Leaving Home

A bomb went off in our lives, blowing everything we had built to smithereens. Including you. And that left me here, amid the rubble, on my own.

I walked through the house this afternoon. A bittersweet, conflicted journey through the halls and rooms of our home. I see the good times, the old times. And I see how it is now.

In your recording studio I expect to see you at the console, headphones on, moving in the semi-darkness to the beat of your mystical soul, lost in your creation, your essence filling the room. That is what I remember. But what I see reminds me of those scenes on the six o”clock news of a home devastated by a tornado. Furniture and boxes piled up, a few lonely posters left on the wall, yet to be taken down and rolled up. You don”t play here anymore.

On the deck I expect to see you, martini in hand, supervising the grilling of your world-famous salmon. Laughing with friends, winking at me when you catch my eye, and looking up to the sky as dusk falls, watchful for the first star to appear. That”s what I remember. But what I see is deck bereft now of barbeque and patio furniture, and I cannot shake the picture of me, leaning up against the wall on the night your operation went so wrong, weeping silently.
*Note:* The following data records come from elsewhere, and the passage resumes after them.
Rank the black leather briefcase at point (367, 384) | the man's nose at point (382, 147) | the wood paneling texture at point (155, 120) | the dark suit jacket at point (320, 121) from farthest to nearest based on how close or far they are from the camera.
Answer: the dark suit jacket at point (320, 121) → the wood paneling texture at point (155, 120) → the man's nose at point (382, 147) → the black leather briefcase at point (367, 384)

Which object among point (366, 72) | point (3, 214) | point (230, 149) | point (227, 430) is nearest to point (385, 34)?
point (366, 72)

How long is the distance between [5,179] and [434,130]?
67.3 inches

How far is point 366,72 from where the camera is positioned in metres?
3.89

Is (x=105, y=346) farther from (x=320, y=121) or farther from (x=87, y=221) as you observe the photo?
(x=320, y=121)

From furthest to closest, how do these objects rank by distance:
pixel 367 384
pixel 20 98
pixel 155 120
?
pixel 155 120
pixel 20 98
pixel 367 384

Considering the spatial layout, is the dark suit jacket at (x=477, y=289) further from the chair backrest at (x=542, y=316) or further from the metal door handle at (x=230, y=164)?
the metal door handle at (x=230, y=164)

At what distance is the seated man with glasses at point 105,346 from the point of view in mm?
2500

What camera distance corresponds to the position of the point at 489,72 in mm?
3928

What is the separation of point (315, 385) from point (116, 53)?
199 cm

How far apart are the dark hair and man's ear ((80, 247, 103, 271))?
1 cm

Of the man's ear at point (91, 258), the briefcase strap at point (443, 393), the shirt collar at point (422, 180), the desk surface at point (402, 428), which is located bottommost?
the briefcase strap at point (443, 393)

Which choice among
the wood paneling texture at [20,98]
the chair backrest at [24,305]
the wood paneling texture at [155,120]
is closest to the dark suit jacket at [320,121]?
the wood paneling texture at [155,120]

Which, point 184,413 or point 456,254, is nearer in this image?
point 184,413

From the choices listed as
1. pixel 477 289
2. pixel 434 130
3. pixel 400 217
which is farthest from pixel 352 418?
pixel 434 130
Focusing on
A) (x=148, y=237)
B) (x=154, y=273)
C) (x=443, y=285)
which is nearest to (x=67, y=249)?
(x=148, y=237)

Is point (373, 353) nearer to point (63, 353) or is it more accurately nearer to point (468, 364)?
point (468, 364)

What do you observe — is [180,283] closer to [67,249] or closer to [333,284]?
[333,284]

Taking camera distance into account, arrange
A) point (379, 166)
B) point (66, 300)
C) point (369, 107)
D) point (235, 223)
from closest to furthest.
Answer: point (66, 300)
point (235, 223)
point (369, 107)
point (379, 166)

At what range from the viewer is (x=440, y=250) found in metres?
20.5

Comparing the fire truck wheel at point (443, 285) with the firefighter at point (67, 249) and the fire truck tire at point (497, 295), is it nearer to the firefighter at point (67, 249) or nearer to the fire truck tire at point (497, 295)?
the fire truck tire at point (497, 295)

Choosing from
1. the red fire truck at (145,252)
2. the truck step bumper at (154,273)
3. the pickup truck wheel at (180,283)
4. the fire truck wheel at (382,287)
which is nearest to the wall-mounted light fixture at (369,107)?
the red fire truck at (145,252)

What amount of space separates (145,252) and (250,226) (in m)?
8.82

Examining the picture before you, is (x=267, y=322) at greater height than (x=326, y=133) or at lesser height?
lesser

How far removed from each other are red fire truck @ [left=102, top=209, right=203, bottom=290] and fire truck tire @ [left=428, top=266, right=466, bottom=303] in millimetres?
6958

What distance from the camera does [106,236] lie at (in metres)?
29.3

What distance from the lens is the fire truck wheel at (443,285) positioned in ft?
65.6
You don’t stargaze here anymore.

In the living room I expect to see you sitting in your chair, head back, nodding off “just for a moment” as I smile tenderly at your whacked out body clock so out of synch with mine and reach for the remote to turn the sound down a little so you can sleep. That”s what I remember. But I what I see is your picture on the mantle and the trunk I bought for all your personal effects. You don”t sleep here anymore.

In the backyard I expect to see you with your camera, photographing the flowers you planted, smelling the roses. That”s what I remember. But what I see are neglected flowerbeds and the remains of the crocuses and daffodils you planted last year for me. You don’t garden here anymore.

In the kitchen I expect to see you making eggs benny on a Sunday morning, the light of the sun dancing over your face as you labour with love in your quest for the perfect hollandaise sauce. That is what I remember. But what I see is a room mostly unused for nine months and the telephone I held when I heard the words “Bob died.” You don”t live here anymore.

And as of this week, neither will I.